Немец, выслушав вопрос, отрицательно качает головой: нет, он не хотел. Отец его, майор, сам задохнулся в газах еще в ту войну…
— А что же его принесло сюда?
— Говорит, его воля ничто в сравнении с волей фюрера!
— Передай ему, — говорю я Духновичу, — фюрер их еще не раз пожалеет, что начал войну. Она обладает свойством бумеранга. Рано или поздно останется от их поганого рейха пепел, скажи ему это.
— О! Это было бы ужасно, — говорит немец, выслушав Духновича. — Увидеть готику родного города в руинах, увидеть в руинах средневековые наши соборы, ратушу, старинные дома, памятники, которые стали известны всему миру по гравюрам прославленных немецких мастеров. Майн гот! Пусть этого никогда не будет. Я видел Варшаву, Львов, видел разрушенное ваше Запорожье, меня поразил ваш Днепрогэс, это сооружение-модерн, которого я не ожидал встретить в скифских просторах… Скажите, это уже Скифия?

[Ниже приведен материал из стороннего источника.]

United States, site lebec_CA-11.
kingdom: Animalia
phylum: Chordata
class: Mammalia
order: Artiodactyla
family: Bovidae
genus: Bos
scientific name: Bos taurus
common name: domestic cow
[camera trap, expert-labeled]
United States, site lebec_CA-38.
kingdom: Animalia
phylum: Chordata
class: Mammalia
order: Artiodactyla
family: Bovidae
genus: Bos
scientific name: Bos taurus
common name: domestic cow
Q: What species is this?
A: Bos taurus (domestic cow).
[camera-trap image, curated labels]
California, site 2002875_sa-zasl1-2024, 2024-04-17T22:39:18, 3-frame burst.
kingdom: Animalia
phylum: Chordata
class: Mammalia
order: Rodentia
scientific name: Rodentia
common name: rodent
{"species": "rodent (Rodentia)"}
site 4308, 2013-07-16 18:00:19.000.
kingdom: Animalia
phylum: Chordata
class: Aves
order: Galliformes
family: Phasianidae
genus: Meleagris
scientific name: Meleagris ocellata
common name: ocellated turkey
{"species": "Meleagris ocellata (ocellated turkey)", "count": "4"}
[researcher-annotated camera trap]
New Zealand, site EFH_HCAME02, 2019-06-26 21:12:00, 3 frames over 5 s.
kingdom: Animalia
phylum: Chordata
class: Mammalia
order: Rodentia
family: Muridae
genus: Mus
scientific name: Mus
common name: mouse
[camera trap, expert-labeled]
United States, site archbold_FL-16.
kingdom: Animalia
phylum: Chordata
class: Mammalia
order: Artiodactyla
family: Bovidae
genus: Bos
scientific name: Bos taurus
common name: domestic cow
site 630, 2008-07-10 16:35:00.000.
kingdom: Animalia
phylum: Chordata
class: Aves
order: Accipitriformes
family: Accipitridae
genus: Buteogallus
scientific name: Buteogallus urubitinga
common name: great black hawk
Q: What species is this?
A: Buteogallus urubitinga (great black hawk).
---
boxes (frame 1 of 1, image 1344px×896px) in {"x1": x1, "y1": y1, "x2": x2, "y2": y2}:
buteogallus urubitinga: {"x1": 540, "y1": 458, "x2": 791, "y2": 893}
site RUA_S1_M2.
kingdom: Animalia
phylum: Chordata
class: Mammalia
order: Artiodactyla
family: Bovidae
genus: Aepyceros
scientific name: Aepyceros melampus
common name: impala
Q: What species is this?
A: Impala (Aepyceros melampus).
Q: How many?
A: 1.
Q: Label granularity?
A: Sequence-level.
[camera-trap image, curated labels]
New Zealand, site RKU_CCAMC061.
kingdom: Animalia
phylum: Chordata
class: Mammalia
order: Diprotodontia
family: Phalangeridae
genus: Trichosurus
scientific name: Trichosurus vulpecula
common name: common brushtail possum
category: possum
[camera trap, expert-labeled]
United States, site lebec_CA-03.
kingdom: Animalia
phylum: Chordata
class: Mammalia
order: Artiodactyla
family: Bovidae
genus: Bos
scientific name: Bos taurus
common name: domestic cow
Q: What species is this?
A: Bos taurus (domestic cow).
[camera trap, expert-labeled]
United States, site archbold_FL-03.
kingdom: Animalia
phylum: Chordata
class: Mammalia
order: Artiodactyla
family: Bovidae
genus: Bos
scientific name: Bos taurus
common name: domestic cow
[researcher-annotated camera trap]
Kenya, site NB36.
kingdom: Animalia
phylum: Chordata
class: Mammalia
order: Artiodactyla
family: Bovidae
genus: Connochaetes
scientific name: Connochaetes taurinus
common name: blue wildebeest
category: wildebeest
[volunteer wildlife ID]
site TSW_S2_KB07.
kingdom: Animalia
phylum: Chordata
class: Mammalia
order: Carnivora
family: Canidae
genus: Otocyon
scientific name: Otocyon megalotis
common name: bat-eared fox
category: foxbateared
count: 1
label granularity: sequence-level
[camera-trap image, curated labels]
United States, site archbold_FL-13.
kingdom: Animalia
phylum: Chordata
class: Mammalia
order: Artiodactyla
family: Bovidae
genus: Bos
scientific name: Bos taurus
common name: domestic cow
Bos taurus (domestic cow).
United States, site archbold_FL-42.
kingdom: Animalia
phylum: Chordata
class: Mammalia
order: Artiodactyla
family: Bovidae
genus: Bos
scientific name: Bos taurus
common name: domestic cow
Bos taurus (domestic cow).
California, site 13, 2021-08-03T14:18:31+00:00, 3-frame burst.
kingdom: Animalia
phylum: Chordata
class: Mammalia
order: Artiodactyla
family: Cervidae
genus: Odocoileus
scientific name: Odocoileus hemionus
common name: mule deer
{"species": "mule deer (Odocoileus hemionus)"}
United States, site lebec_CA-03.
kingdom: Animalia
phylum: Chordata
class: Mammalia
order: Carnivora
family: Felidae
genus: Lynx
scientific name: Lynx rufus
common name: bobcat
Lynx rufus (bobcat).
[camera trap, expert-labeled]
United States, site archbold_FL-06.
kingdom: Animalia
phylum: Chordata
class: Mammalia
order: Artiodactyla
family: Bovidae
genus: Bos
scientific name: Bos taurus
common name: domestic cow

Он явно впал в меланхолию. Голос его стал печальным, каким-то надорванным. Поднявшись, пленный сел среди подсолнухов и, боязливо поглядывая на желчного, даже во сне хмурившегося Заградотрядника, начал делиться своими переживаниями, заговорил о том, какое тяжкое впечатление производят на немецкого воина эти безграничные степи, завоеванные и незавоеванные.
— Мы, немцы, привыкли к малым расстояниям, небольшим территориям, а тут у вас все кажется безграничным. Это действует на психику. Немец не привык мыслить категориями ваших просторов, и вид этих океанических степей рождает во мне сейчас чувство почти мистическое. Может быть, я слишком интеллигент, но я заметил с некоторых пор, что степь ваша разрушает во мне энергию, убивает воинский задор.
— Это не степь убивает…
— Нам говорили, что мы, немцы, властелины и идем сюда владычествовать. Но когда мы, наступая на Запорожье, еще за Днепром вышли на холмы и увидели перед собой грандиозную панораму Днепрогэса и металлургического завода в степи, я подумал: «Мой фюрер, здесь будет нам тяжко!»
— Вот не думал, что молодчиков из «Гитлерюгенда» могут мучить такие сомнения, — заметил Вася-танкист, проснувшись и растирая в ладонях подсолнечные листья для закурки.